Public
( 1968 )
Je n'ai pas été faite par la presse. C'est le public qui m'a révélée à moi-même, lorsqu'un soir, il y a deux ans, à Bobino, tout a commencé et que je me suis trouvé bien dans ma peau. Ce qui fait le miracle, c'est le public. Si pendant une heure je fais oublier leurs déclarations d'impôts à dix, cent ou mille personnes, si je les fais rêver, si je leur chante une histoire d'amour qu'ils ont tous vécus, je suis heureuse avec moi-même. Il y a des moments, en scène, ne serait-ce que cinq minutes, où l'on sent la communion. Je suis toujours émerveillée qu'il y ait du monde pour m'écouter.
( 1974 )
Je lui doit tout, je lui donne tout, je lui donnerai jusqu'à la dernière goutte de mon sang. Ils savent ça. C'est pour ça qu'ils m'aiment. J'ai attendu cinq ans pour obtenir d'un théâtre qu'on vende les places à un prix raisonnable : à quelqu'un qui vous aime et vient vous voir, on peut demander un effort, pas un sacrifice. Je passe des bras de Saint-Etienne à ceux de Bordeaux... Et je vois aussi les mêmes visages. C'est extraordinaire, ça ! Et je les reconnais toujours, même sur de très longues années, puis je les connais bien, je connais leurs visages... Ils sont d'ailleurs très étonnés parce que je leur dis : " A telle date je vous ai vu et vous vous appelez comme ça " J'ai une grande mémoire de leurs visages.
( 1981 )
L'essentiel, c'est de ne pas trahir ma vérité, c'est-à-dire le public. J'ai des relations passionnelles avec lui parce que c'est lui qui m'a faite. Excusez-moi de vous dire ça, mais ce n'est pas la presse, malgré des articles superbes. ce sont les soixante spectateurs de l'Écluse. Je me dis qu'on va leur faire la fête pendant deux heures et que, puisqu'on n'est pas venu uniquement par générosité, on va se faire plaisir aussi. Donc, il ne faut pas rater ça. Alors je m'épargne. Je fais fermer les coulisses. je suis comme un loup. je n'ai jamais vu ma mère avant un spectacle.

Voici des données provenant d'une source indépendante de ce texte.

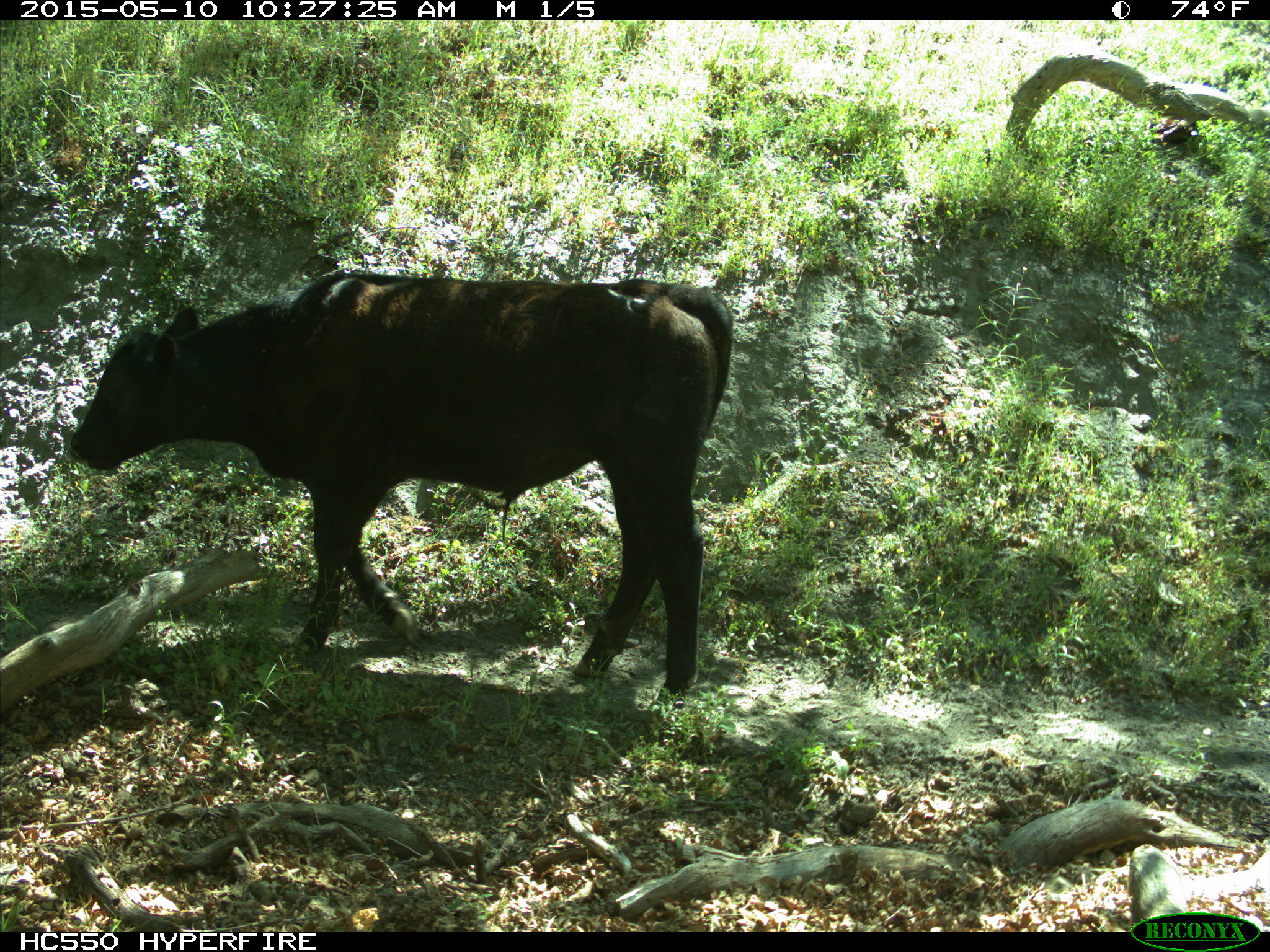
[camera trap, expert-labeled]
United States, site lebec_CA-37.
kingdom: Animalia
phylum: Chordata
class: Mammalia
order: Artiodactyla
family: Bovidae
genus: Bos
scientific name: Bos taurus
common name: domestic cow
Bos taurus (domestic cow).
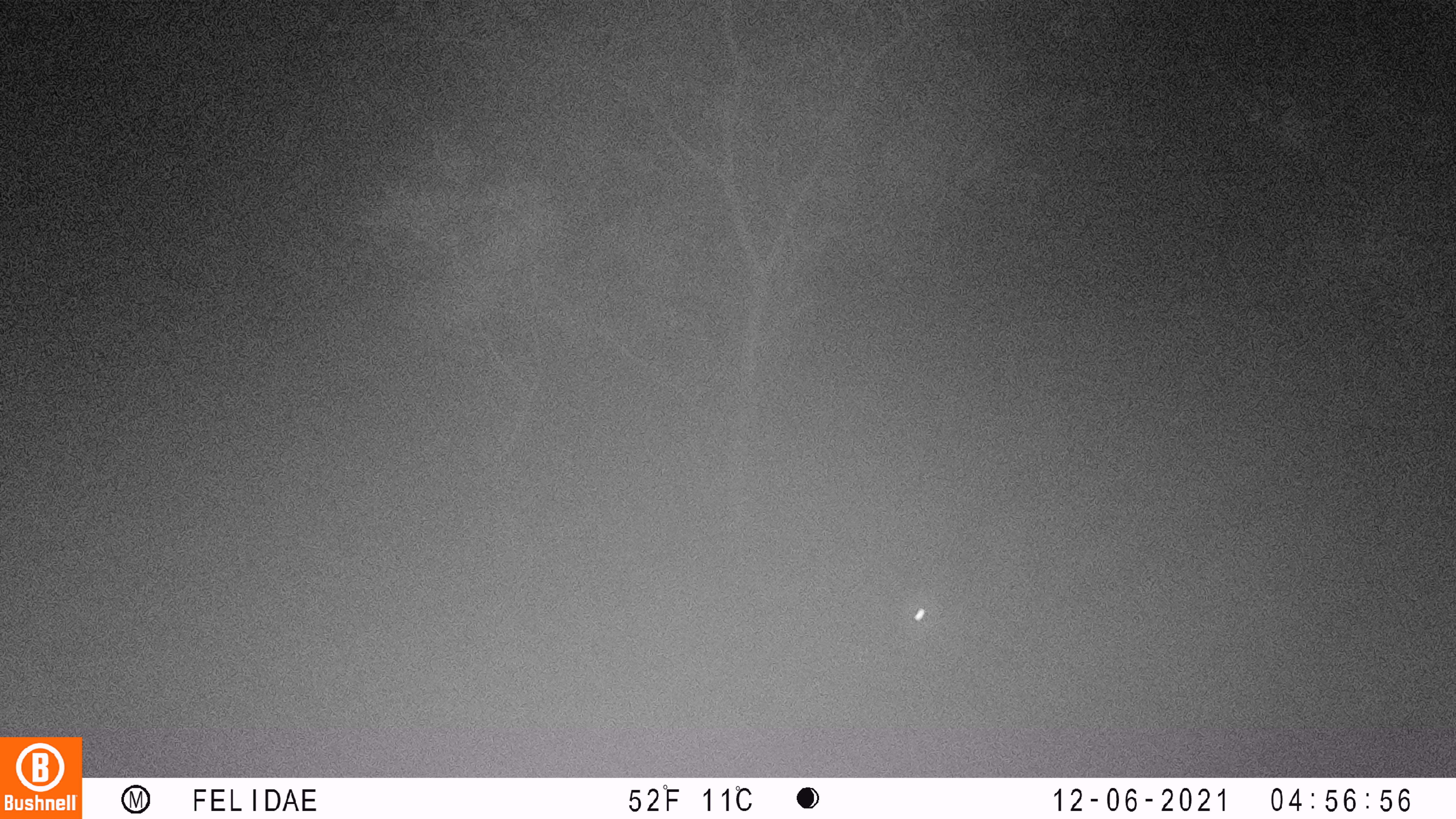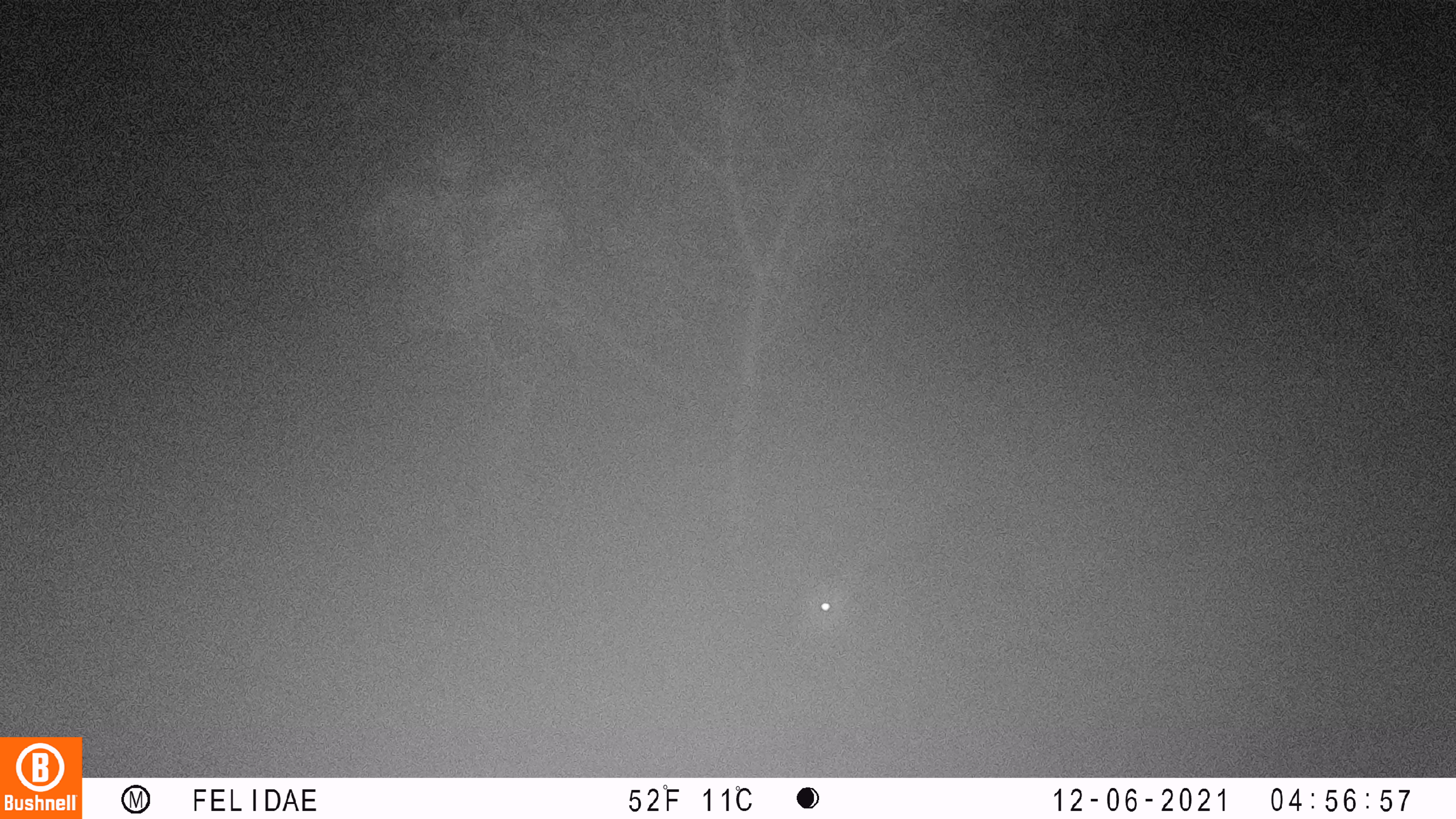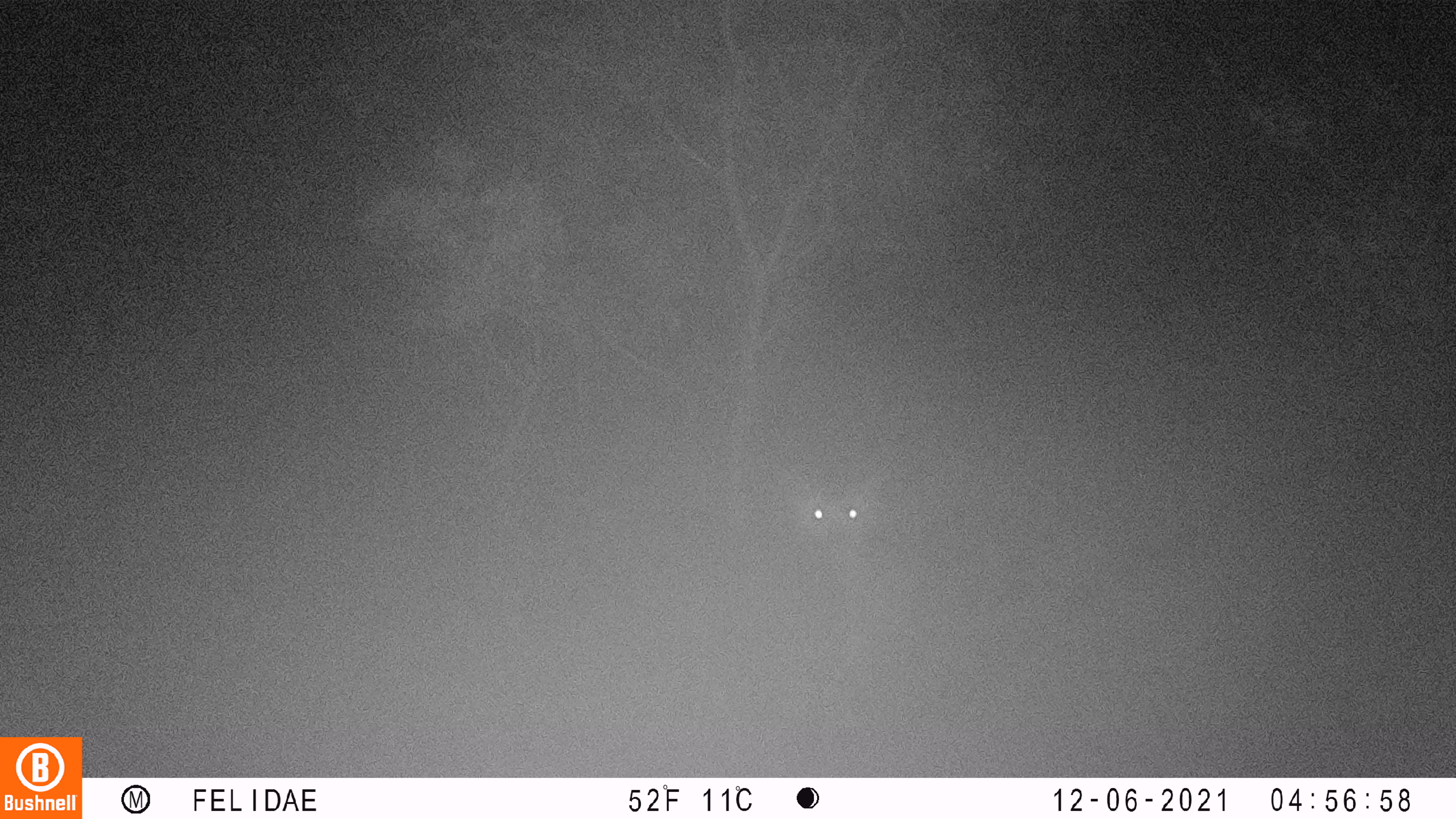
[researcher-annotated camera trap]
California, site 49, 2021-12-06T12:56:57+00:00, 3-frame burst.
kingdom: Animalia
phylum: Chordata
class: Mammalia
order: Artiodactyla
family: Cervidae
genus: Odocoileus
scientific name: Odocoileus hemionus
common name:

Il faut avoir la politesse de se présenter quand on se sent bien, quand on peut transmettre la chaleur. Si on ne peut pas donner, il vaut mieux se cacher.
( 1990 )
Ce public jeune, il choisit ce qu'il vient entendre. Moi, en plus des gens qui me suivent depuis le début, j'ai toujours eu un public jeune. Mais je pense que les chanteurs auteurs touchent fatalement, un jour, trois générations. Je suis davantage étonnée de voir des gens de mon âge dans la salle que des jeunes. Parce que les gens de mon âge, je me dis qu'ils doivent être las de m'entendre ! Le public comprend. Il sait que je ne suis pas étrange. Il n'est heureusement pas tombé dans le piège du " Vous êtes étrange, mystérieuse " On peut être différent sans pour autant être bizarre. Je connais bien mes fragiles. Il y en a que j'ai connus cassés, et c'est un bonheur de les voir maintenant " J'ai un enfant, je vais bien " Je vois une femme qui a ôté son alliance et qui, sans un mot, me l'a tendu. J'ai couru derrière elle, et elle n'a pas pu parler.
( 1993 )
J'ai toujours peur de n'être pas à la hauteur de cet amour-là, de ce désir-là. C'est classique : plus on est attendu, plus on est angoissé et fragile. Quand le rendez-vous d'amour est proche, on a peur. Cette peur, je l'ai toujours, à soixante-trois ans... C'est une vieille compagne ! Le jour où je ne l'aurai plus, j'arrêterai de chanter. Nous n'en sommes pas là ! Ce qui compte, pour préserver cet amour-là, c'est d'être rare, de reprendre un souffle. je crois que, si j'étais plus présente, je risquerais de le perdre encore plus vite. C'est normal qu'on ai peur de perdre un amour. Mais c'est normal aussi qu'on s'absente pour ne pas l'étouffer.
( 1996 )
Il est tout pour moi. Nous faisions route ensemble, il y a encore très peu de temps. Je ne ressens ni manque, ni chagrin. C'est comme ces belles grandes fatigues après l'amour. Comme une grande liberté d'avoir choisi de m'absenter de la scène.